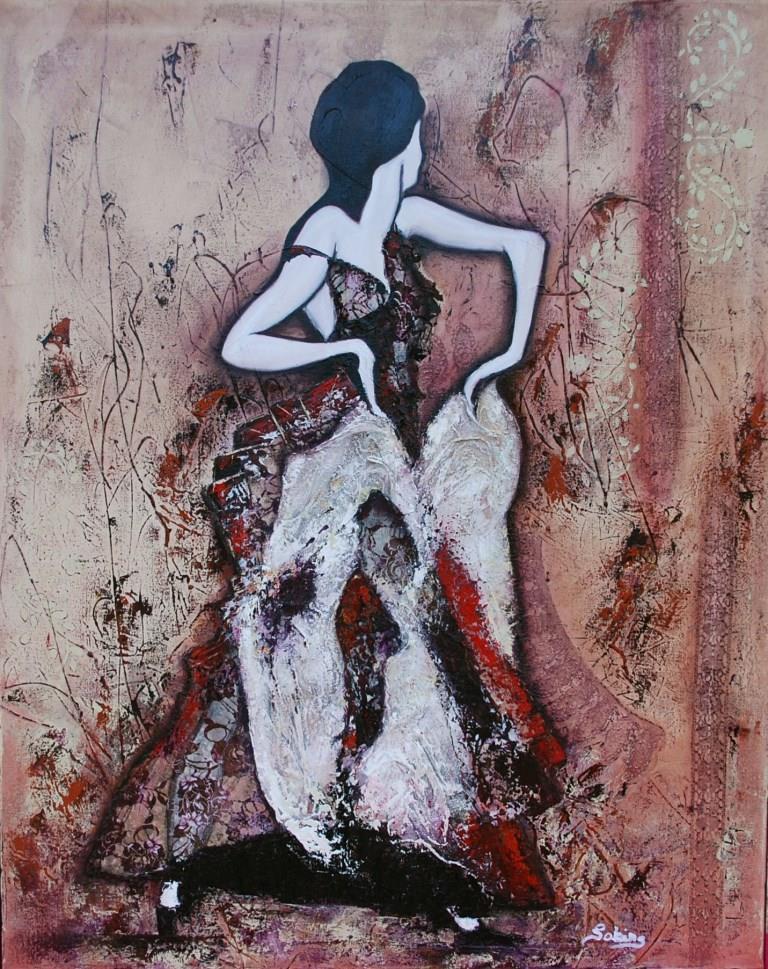 Espiritu Flamenco
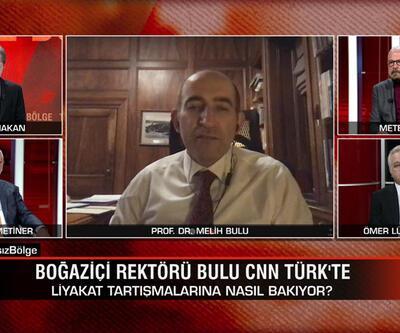 """""""Boğaziçi'ne siyasi atama"""" iddiası ve ABD kongre binasının işgali Tarafsız Bölge'de konuşuldu"""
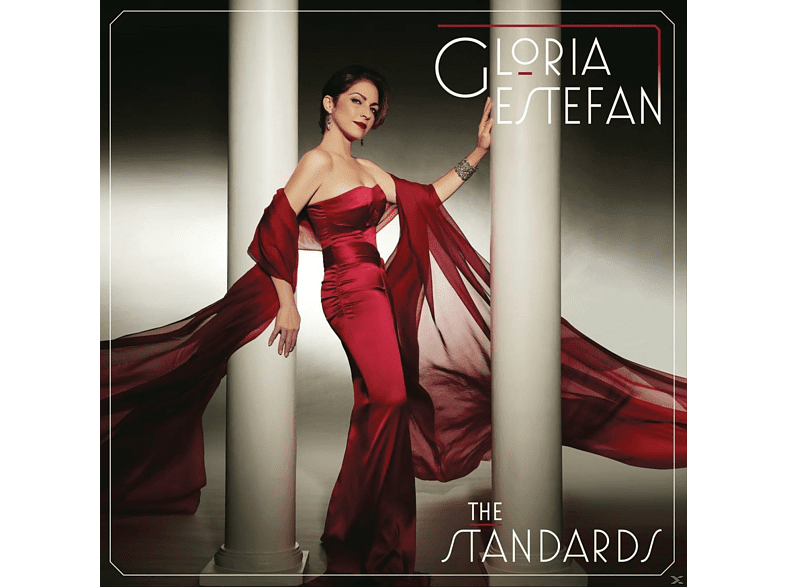 Gloria Estefan - The Standards [CD]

== What to work on ==
Repeat the data exactly in full, omitting its pictures.

== Written solution ==
 Espiritu Flamenco
 """""""Boğaziçi'ne siyasi atama"""" iddiası ve ABD kongre binasının işgali Tarafsız Bölge'de konuşuldu"""
 Gloria Estefan - The Standards [CD]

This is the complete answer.